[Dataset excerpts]
========================================
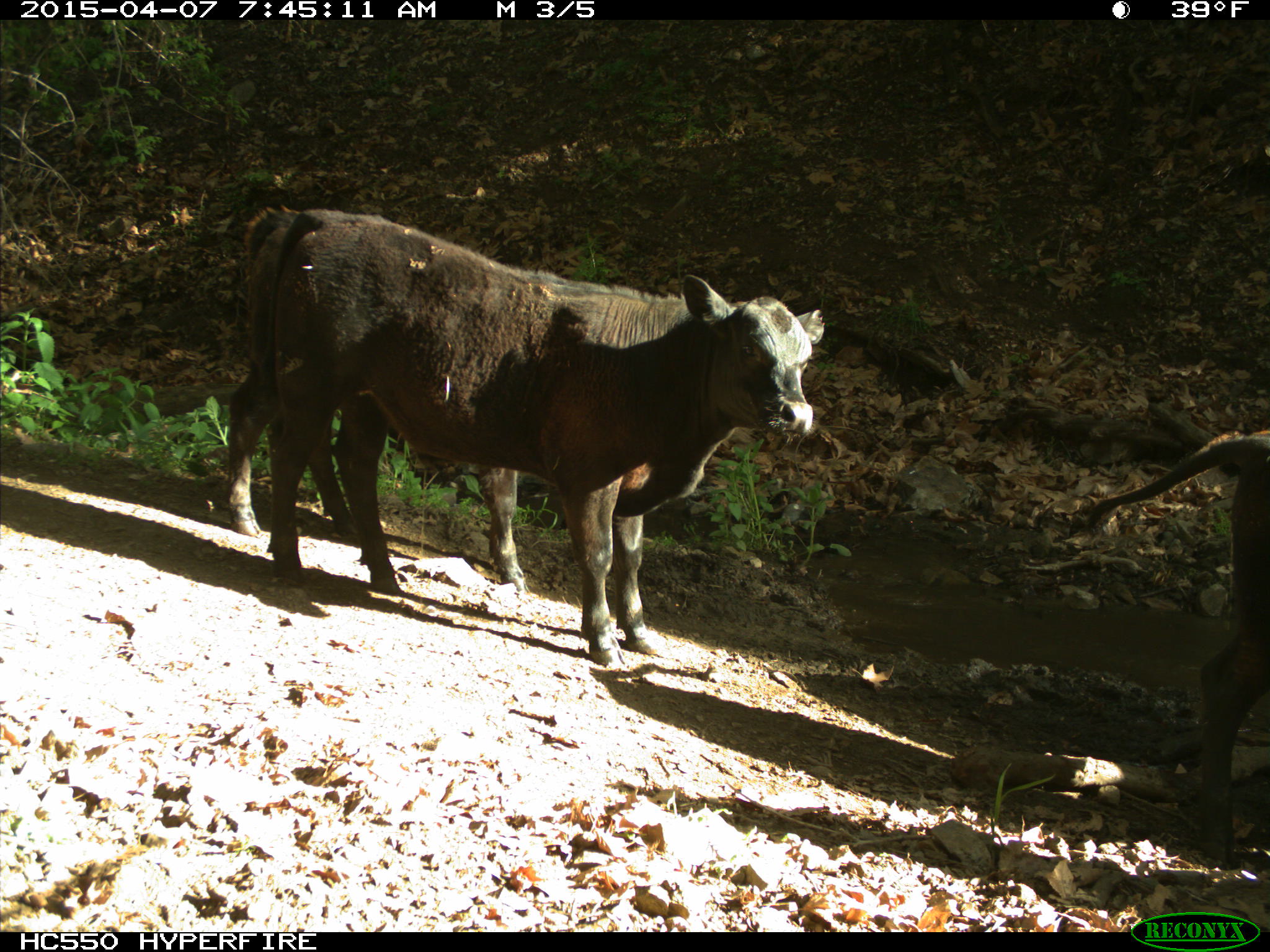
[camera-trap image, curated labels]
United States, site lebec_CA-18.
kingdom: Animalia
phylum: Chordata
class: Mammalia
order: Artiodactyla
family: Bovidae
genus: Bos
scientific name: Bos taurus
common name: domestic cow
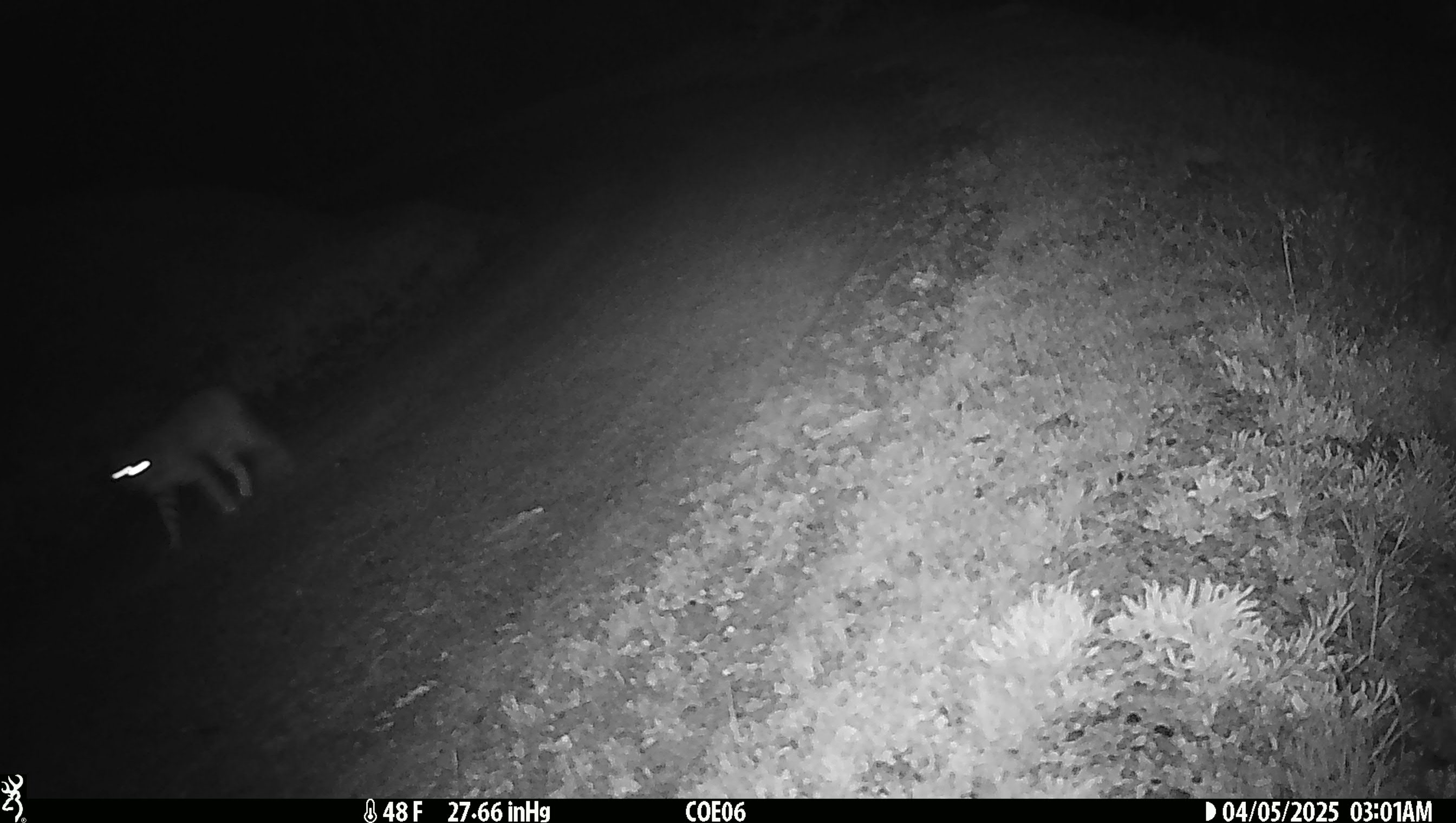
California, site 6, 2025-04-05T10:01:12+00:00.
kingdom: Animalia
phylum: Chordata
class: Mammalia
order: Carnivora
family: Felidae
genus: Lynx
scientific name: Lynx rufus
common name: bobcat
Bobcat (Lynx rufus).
========================================
§ **WORK TASK**: With the pictures dropped, give every entry above again exactly.

§ **RESPONSE TO THE TASK**:
[camera-trap image, curated labels]
United States, site lebec_CA-18.
kingdom: Animalia
phylum: Chordata
class: Mammalia
order: Artiodactyla
family: Bovidae
genus: Bos
scientific name: Bos taurus
common name: domestic cow
California, site 6, 2025-04-05T10:01:12+00:00.
kingdom: Animalia
phylum: Chordata
class: Mammalia
order: Carnivora
family: Felidae
genus: Lynx
scientific name: Lynx rufus
common name: bobcat
Bobcat (Lynx rufus).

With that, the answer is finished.